Sheila Harris, who has lived in the neighborhood across from...

Sheila Harris, who has lived in the neighborhood across from the proposed park since 1963 and recently started a petition in its support. Sheila, along with neighborhood parents and kids, pose in front of the unused parcel of land. (Oct. 15, 2011) Credit: Steven Sunshine

After more than a decade of inactivity, Huntington Town officials are making plans for a park along Broadway Greenlawn Road -- a proposal that has split the community.

Some residents who live in a 12-year-old development near the park site say they don't need another park. But longtime residents in an older neighborhood closest to the proposed Coral Park want to know why the town has taken so long to follow through on its promise.

In 1993, the town comprehensive plan identified the area as underserved by parks. When a developer in the late 1990s started a neighborhood of two-story homes on Timber Ridge Drive, a small park was built. About two years later, another developer finished the subdivision, donating a 1½-acre lot for Coral Park. The town planning board requires a donation of land for a park or a cash equivalent from a builder of a new housing development.

Huntington's Environmental Open Space and Park Fund Review Advisory Committee appropriated $300,000 for Coral Park in the late 1990s.

"This was promised to the community," said Sheila Harris, who has lived in the neighborhood across from the proposed park since 1963 and recently started a petition in its support. "Our children and grandchildren are playing in the streets. Cars come through speeding. There is no place for the kids, no place for the elderly."

Town spokesman A.J. Carter said other new or renovated parks were priorities because of their regional nature that attracts sports leagues, offers diverse recreation and serves many residents.

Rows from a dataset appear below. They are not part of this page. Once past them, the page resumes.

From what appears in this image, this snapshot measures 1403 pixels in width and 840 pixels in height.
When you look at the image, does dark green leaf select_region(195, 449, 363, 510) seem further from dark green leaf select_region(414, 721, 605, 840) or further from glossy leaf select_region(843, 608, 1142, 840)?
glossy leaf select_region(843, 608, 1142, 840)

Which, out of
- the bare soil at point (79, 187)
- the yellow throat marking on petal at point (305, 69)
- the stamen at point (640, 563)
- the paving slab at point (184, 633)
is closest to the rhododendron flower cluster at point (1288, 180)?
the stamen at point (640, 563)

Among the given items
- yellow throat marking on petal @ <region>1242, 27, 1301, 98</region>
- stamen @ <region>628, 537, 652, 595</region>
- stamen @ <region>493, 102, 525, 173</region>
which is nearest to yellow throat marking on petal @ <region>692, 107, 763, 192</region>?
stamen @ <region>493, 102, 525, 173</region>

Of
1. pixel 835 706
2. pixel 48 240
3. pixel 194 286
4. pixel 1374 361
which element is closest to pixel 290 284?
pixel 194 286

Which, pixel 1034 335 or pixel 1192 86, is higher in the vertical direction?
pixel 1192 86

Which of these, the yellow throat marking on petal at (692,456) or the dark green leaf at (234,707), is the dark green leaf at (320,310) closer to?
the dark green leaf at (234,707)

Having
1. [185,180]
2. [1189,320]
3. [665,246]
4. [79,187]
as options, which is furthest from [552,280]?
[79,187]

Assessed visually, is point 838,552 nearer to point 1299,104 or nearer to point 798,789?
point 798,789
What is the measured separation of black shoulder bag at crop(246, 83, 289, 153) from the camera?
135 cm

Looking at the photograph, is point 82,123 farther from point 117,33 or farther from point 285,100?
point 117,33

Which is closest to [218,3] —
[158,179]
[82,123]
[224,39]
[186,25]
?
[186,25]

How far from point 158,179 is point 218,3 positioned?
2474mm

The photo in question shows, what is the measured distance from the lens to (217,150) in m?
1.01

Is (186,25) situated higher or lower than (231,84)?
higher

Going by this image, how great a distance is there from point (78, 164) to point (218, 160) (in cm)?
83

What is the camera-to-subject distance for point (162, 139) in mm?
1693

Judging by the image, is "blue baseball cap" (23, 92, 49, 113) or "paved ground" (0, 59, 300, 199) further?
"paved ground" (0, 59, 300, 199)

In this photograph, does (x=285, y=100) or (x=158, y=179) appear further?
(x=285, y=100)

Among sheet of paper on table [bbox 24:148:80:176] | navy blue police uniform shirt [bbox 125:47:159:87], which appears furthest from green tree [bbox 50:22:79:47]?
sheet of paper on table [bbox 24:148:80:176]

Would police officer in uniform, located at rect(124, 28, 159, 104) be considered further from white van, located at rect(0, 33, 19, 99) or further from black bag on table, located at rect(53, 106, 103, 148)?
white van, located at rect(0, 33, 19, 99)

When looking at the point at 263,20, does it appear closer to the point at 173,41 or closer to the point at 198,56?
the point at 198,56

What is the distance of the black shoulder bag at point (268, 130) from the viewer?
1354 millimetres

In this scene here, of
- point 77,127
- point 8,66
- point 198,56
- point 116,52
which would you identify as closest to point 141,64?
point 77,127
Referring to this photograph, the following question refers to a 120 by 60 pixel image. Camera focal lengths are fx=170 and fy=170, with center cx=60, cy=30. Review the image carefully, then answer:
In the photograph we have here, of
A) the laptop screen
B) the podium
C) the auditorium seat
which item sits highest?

Some residents of Timber Ridge say another park isn't needed and the town doesn't adequately manage two existing parks in the area.

"If the Town of Huntington can't maintain or properly patrol the small park near my house, how is the town going to manage this larger facility?" asked Alison Krivoshey, a Timber Ridge resident. "We don't need another poorly managed eyesore in this neighborhood."

Town board member Glenda Jackson, who lives near the Coral Park site, sought input from residents closest to the proposed park and met with a civic group that includes Timber Ridge residents.

"There is a need because that community doesn't have any active parks," Jackson said. "But we're in the process of fact-finding to see what's most appropriate and what's most needed and desired by everyone in the community."

Carter said that if the park is built with the $300,000 already appropriated, and is done by the town's list of approved vendors, no board action is needed. But if additional funding is needed, or if the decision is made to issue a request for proposals or a bid for the contractor to do the work, the town board would have to vote to award the contract.

"Why wouldn't they want to give us a park?" Harris asked. "It would give the kids and the parents a lift to have a place to go in their neighborhood."